In extraordinary developments inside the Christian Democratic Party, Rev Fred Nile has become President for Life and his critics have been purged.
Nile’s political coup occurred at the CDP’s annual conference held at the Meroo Christian conference centre in the Blue Mountains on the weekend of August 22-24.
The biggest casualty in the executive elections was party vice-president Rev Gordon Moyes, the other CDP MP in the NSW upper house.
Although from the same party, Nile and Moyes are miles apart politically. Nile resigned from the Uniting Church in 2003 over the ordination of gays while Moyes has taken a leading role in advocating a more inclusive Christian agenda for gays and support for people with HIV/Aids.
Nile has campaigned against Muslim immigration and for a ban on the chador (headscarf) worn by Muslim women while Moyes has supported inter-faith understanding, particularly between Christians and Muslims.
The conference also dumped party secretary Ken Gregory, a party stalwart of 15 years’ standing, and state treasurer Arie Baalbergen who served in the trenches of Christian politics for 20 years.
Another casualty was executive member John Phillips who had supported three office workers who made complaints about workplace harassment inflicted by a senior party official (not Nile).
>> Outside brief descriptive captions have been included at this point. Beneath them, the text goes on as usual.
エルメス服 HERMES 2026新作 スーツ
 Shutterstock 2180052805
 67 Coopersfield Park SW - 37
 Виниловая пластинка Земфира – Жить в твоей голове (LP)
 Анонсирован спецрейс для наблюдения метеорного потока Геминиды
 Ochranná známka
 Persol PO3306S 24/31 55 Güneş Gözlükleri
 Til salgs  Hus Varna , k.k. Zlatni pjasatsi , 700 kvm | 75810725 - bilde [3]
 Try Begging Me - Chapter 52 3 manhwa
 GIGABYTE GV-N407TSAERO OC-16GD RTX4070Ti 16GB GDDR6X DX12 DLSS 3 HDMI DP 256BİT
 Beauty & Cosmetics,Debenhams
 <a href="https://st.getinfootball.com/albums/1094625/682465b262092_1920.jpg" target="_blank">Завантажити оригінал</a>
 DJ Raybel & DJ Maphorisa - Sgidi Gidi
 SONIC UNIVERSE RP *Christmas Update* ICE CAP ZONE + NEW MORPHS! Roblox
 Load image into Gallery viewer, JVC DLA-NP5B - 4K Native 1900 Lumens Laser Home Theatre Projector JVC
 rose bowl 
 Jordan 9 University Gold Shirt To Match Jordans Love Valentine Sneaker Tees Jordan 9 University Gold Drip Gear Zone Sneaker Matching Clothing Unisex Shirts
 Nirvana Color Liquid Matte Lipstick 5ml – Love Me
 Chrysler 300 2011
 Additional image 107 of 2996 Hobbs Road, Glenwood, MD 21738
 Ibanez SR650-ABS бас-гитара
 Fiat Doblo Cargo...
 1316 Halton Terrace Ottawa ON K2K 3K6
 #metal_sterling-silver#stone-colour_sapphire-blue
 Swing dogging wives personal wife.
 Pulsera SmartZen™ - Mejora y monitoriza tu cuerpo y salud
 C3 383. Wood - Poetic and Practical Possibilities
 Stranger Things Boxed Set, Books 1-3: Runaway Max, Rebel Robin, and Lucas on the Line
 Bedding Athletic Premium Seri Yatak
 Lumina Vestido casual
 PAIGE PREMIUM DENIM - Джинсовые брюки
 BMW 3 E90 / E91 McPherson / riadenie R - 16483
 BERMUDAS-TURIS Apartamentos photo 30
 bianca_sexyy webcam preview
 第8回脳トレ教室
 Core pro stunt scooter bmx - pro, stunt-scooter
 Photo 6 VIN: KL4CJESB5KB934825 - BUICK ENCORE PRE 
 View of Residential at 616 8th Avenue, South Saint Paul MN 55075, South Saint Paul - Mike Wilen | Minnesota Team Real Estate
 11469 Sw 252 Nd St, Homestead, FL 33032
In the bloodletting, the CDP has also lost state director Phil Lamb and office manager Ben Carpentier, both veterans of federal, state and local election campaigns.
Nile’s latest ally is Dutch-born Wally Vanderpoll, the NSW state manager since August 4 who has vowed to “uphold Australia’s Christian heritage and reinforce our proven Judeo-Christian moral principles in Australian society”.
A former Young Liberal, Vanderpoll has the stamp of approval of Nile’s other leading lieutenant, Michael Darby, the hard right-wing maverick who was expelled from the NSW Liberal Party last year.
Prior to the March 2007 state election, Darby was defeated by Michael Baird for Liberal pre-selection for the seat of Manly. After the loss, Darby went off in a huff and spent the campaign supporting Nile whose main platform was imposing a 10-year ban on Muslim immigration to Australia (which John Howard declined to condemn).
Darby is the son of the late Douglas Darby, Manly MP for 31 years (1947-78), and a former researcher for right-wing rabble rouser and radio ham Alan Jones.
Under the newly-formed Nile-Vanderpoll-Darby leadership the political trajectory of the CDP is clearly mapped out: more criticism of gay people and Muslims and full support for the entire US “moral majority” agenda.
Nile, who is pleased to refer to himself as “the father of the NSW parliament” is, at 82, old enough to be the father of Premier Morris Iemma, Opposition Leader Barry O’Farrell, Prime Minister Kevin Rudd and federal Opposition Leader Brendan Nelson.
He has earned a special place in the affection of the Labor Government by voting in favor of its most controversial — and often unpopular measures — and chairing committees of inquiry to rescue the government from political embarrassment.
His CDP critics are seething. One of them has suggested the party change its name. He told Crikey: “It is no longer Christian and it is no longer Democratic. It should be re-registered as the Fred Nile Party.”